┌──
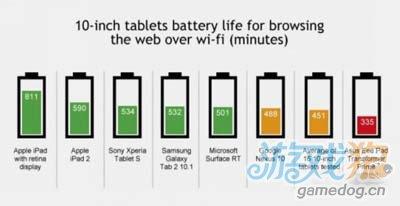 iPad和iPad mini电池续航能力领先其他产品1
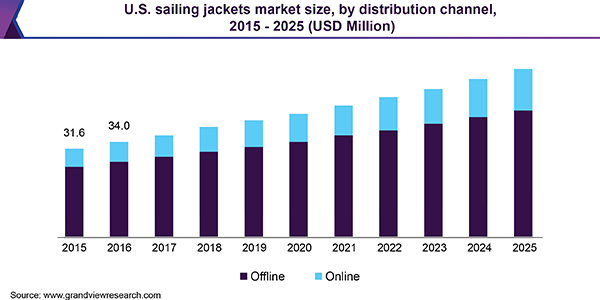 U.S. sailing jackets market size, by distribution channel, 2015 - 2025 (USD Million)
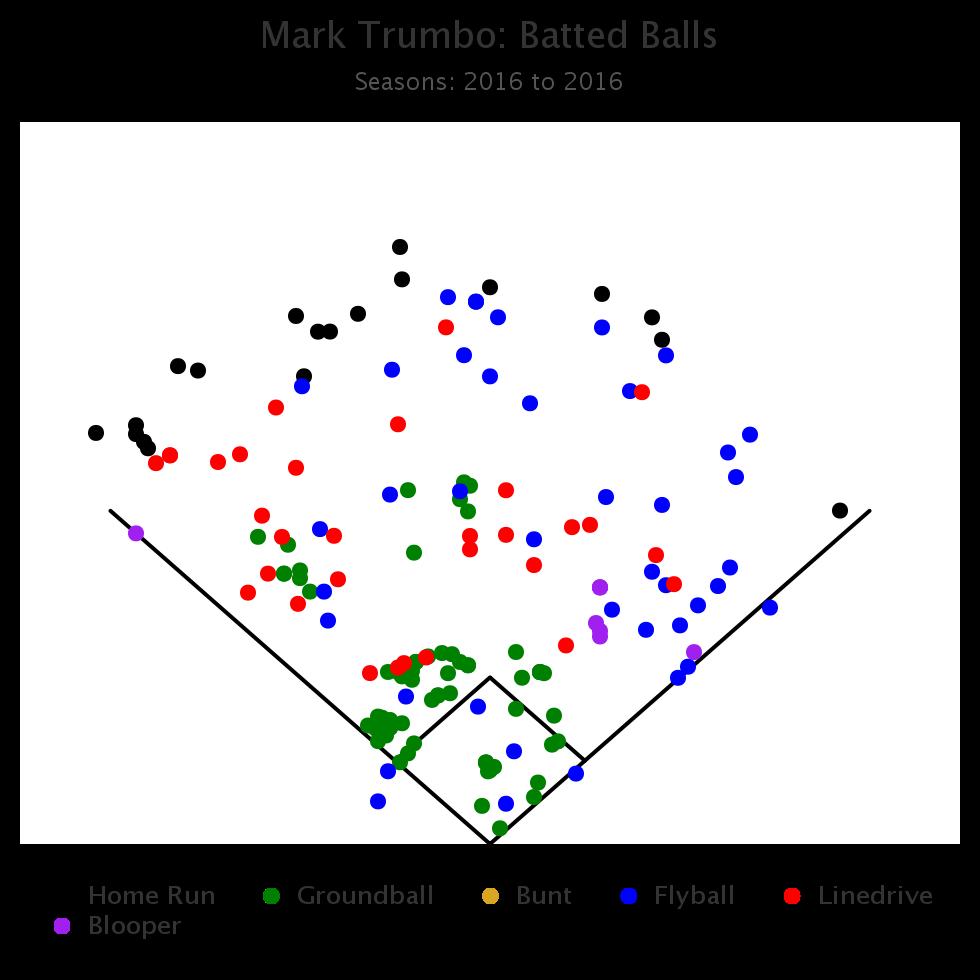 Mark Trumbo Batted Balls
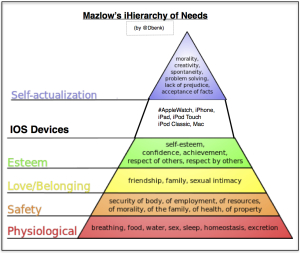 Mazlow's iHierarchy of Needs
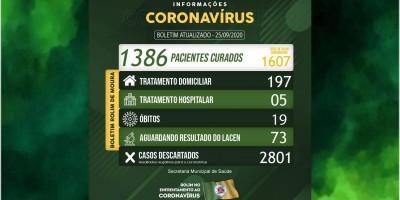 Rolim de Moura registra mais 20 casos de covid-19 e total de infectados passa de 1,6 mil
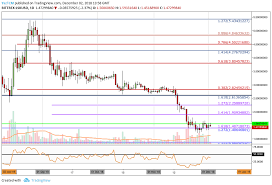 Lisk Price Analysis Lsk Finds Support At 1 40 As The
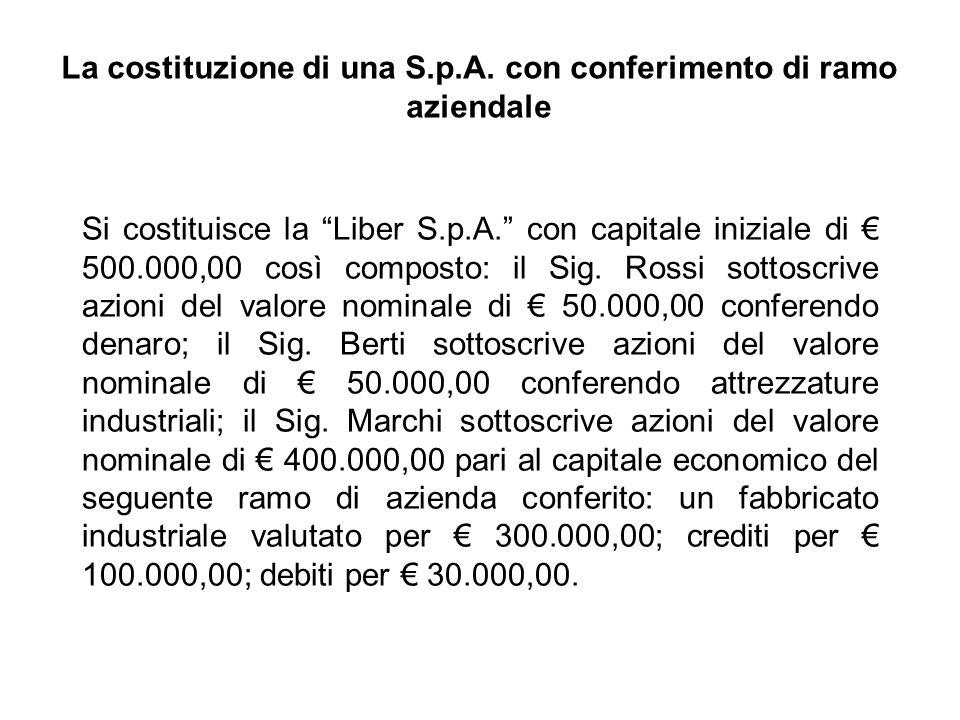 La costituzione di una S.p.A. con conferimento di ramo aziendale Si costituisce la Liber S.p.A. con capitale iniziale di 500.000,00 così composto: il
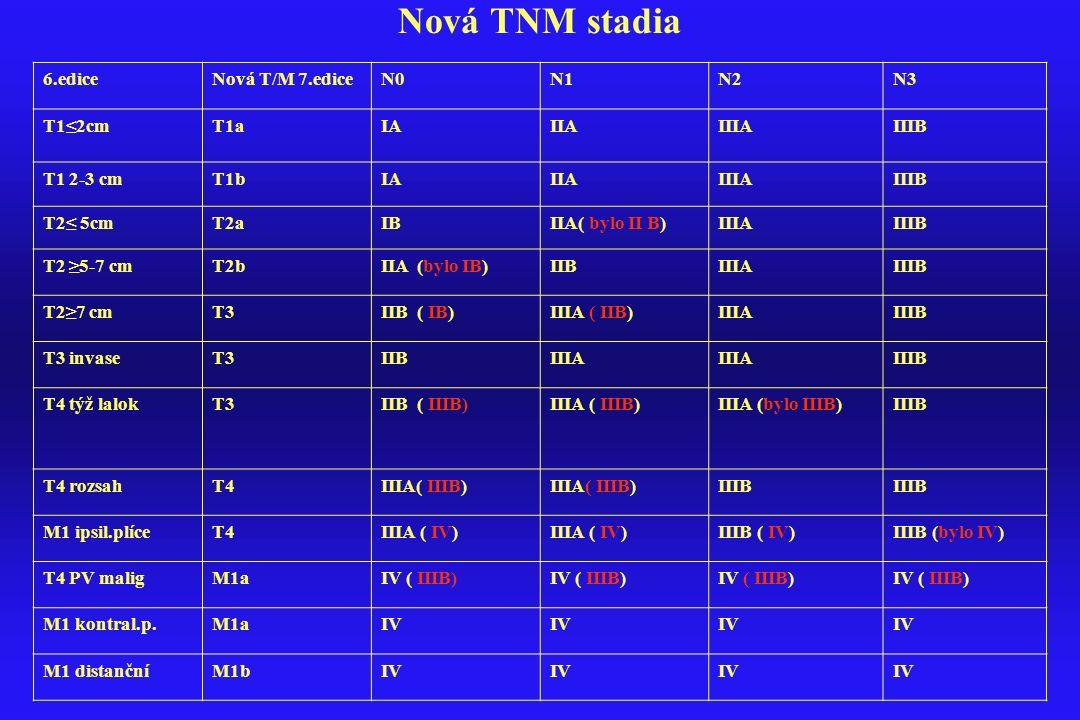 Nová TNM stadia 6.edice Nová T/M 7.edice N0 N1 N2 N3 T1≤2cm T1a IA IIA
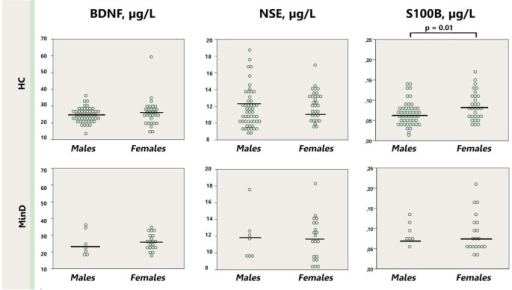Dot plot for the distribution of serum markers' levels in healthy males and females (first row), and males and females with minor depression (third row). Median levels of the serum markers are depicted with black horizontal lines. Note that the outlier from the healthy females group is not depicted on the S100B plot. MinD, minor depression; HC, healthy controls; BDNF, brain derived neurotrophic factor; NSE, neuron specific enolase.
└──
# Requirement:
In transcribing the listing, keep each word as it is and drop the pictures.

# Answer to the exercise:
 iPad和iPad mini电池续航能力领先其他产品1
 U.S. sailing jackets market size, by distribution channel, 2015 - 2025 (USD Million)
 Mark Trumbo Batted Balls
 Mazlow's iHierarchy of Needs
 Rolim de Moura registra mais 20 casos de covid-19 e total de infectados passa de 1,6 mil
 Lisk Price Analysis Lsk Finds Support At 1 40 As The
 La costituzione di una S.p.A. con conferimento di ramo aziendale Si costituisce la Liber S.p.A. con capitale iniziale di 500.000,00 così composto: il
 Nová TNM stadia 6.edice Nová T/M 7.edice N0 N1 N2 N3 T1≤2cm T1a IA IIA
Dot plot for the distribution of serum markers' levels in healthy males and females (first row), and males and females with minor depression (third row). Median levels of the serum markers are depicted with black horizontal lines. Note that the outlier from the healthy females group is not depicted on the S100B plot. MinD, minor depression; HC, healthy controls; BDNF, brain derived neurotrophic factor; NSE, neuron specific enolase.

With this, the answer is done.